EXTRACT TO READ START
Phone Number Normalization Patterns

Phone numbers are tricky because formats vary by region and source system. Use identifier_value_expr to normalize:

Scenario Pattern Example
US only (10 digits) RIGHT(REGEXP_REPLACE(phone, '[^0-9]', ''), 10) +1 (555) 123-45675551234567
Keep country code REGEXP_REPLACE(phone, '[^0-9+]', '') +44 20 7946 0958+442079460958
Strip leading 1 (US) REGEXP_REPLACE(REGEXP_REPLACE(phone, '[^0-9]', ''), '^1', '') 1-555-123-45675551234567

Platform-specific examples:

-- US: Strip to last 10 digits
('crm', 'PHONE', 'RIGHT(REGEXP_REPLACE(phone, ''[^0-9]'', ''''), 10)', FALSE)

-- International: Keep + and digits
('crm', 'PHONE', 'REGEXP_REPLACE(phone, ''[^0-9+]'', '''')', FALSE)
-- US: Strip to last 10 digits  
('crm', 'PHONE', 'RIGHT(REGEXP_REPLACE(phone, r''[^0-9]'', ''''), 10)', FALSE)
-- US: Strip to last 10 digits
('crm', 'PHONE', 'RIGHT(REGEXP_REPLACE(phone, ''[^0-9]'', ''''), 10)', FALSE)

Tip: Test your regex on sample data before running: SELECT REGEXP_REPLACE('+1 (555) 123-4567', '[^0-9]', '')


Step 4: Configure Rules (if needed)

Default rules exist for EMAIL and PHONE. Add custom rules for new identifier types:

INSERT INTO idr_meta.rule (
    rule_id, rule_name, is_active, priority, 
    identifier_type, canonicalize, allow_hashed, require_non_null
) VALUES
    ('R_LOYALTY_EXACT', 'Loyalty ID Match', TRUE, 3, 
     'LOYALTY_ID', 'NONE', FALSE, TRUE),

    ('R_SSN_EXACT', 'SSN Exact Match', TRUE, 4, 
     'SSN', 'NONE', FALSE, TRUE);

Canonicalization Options

Option Effect When to Use
LOWERCASE John@Gmail.COMjohn@gmail.com Email, usernames
UPPERCASE johnJOHN Case-insensitive IDs
NONE No transformation Exact match IDs
TRIM Remove whitespace All identifiers
PHONE_DIGITS +1 (555) 123-456715551234567 Phone numbers

Step 5: Map Attributes for Golden Profile

Map columns to be included in the golden profile:

INSERT INTO idr_meta.entity_attribute_mapping 
    (table_id, attribute_name, attribute_expr)
EXTRACT TO READ END
DATASET ENTRIES START
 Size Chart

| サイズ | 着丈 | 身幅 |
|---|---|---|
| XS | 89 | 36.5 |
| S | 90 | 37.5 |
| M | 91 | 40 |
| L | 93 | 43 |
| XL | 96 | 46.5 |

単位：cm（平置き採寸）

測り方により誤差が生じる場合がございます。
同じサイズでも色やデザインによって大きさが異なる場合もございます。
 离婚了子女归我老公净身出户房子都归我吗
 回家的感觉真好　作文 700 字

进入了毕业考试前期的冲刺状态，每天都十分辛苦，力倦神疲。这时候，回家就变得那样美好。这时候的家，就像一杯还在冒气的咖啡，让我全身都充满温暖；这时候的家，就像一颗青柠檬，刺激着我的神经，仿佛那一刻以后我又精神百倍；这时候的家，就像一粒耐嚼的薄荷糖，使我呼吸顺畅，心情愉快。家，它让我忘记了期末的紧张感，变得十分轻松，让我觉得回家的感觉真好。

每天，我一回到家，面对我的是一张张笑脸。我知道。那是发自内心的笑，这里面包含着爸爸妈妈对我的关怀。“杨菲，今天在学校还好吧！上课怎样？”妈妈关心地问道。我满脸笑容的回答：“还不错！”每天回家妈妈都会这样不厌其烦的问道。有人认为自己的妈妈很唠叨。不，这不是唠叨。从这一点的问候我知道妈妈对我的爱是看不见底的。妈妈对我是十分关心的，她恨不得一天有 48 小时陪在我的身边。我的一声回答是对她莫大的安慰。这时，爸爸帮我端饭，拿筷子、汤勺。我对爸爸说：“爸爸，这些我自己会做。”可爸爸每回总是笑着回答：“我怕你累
DATASET ENTRIES END
QUESTIONS TO ANSWER:
A - Answer these three questions about the phone number normalization text, one answer per line, marked to match:
(i) Which default rules does the text say already exist?
(ii) What priority is assigned to the rule with rule_id 'R_SSN_EXACT'?
(iii) What effect does the TRIM canonicalization option have?
B - Retype the passage from the phone number normalization text starting at "Scenario Pattern Example" and ending at "r''[^0-9]'', ''''), 10)', FALSE)".
C - According to the phone number normalization text, why are phone numbers tricky to work with? Answer in one to three sentences.

TASK-BY-TASK SOLUTIONS:
A -
(i) EMAIL and PHONE
(ii) 4
(iii) It removes whitespace.

B -
Scenario Pattern Example
US only (10 digits) RIGHT(REGEXP_REPLACE(phone, '[^0-9]', ''), 10) +1 (555) 123-45675551234567
Keep country code REGEXP_REPLACE(phone, '[^0-9+]', '') +44 20 7946 0958+442079460958
Strip leading 1 (US) REGEXP_REPLACE(REGEXP_REPLACE(phone, '[^0-9]', ''), '^1', '') 1-555-123-45675551234567

Platform-specific examples:

-- US: Strip to last 10 digits
('crm', 'PHONE', 'RIGHT(REGEXP_REPLACE(phone, ''[^0-9]'', ''''), 10)', FALSE)

-- International: Keep + and digits
('crm', 'PHONE', 'REGEXP_REPLACE(phone, ''[^0-9+]'', '''')', FALSE)
-- US: Strip to last 10 digits  
('crm', 'PHONE', 'RIGHT(REGEXP_REPLACE(phone, r''[^0-9]'', ''''), 10)', FALSE)

C - Phone numbers are tricky because their formats vary by region and by source system.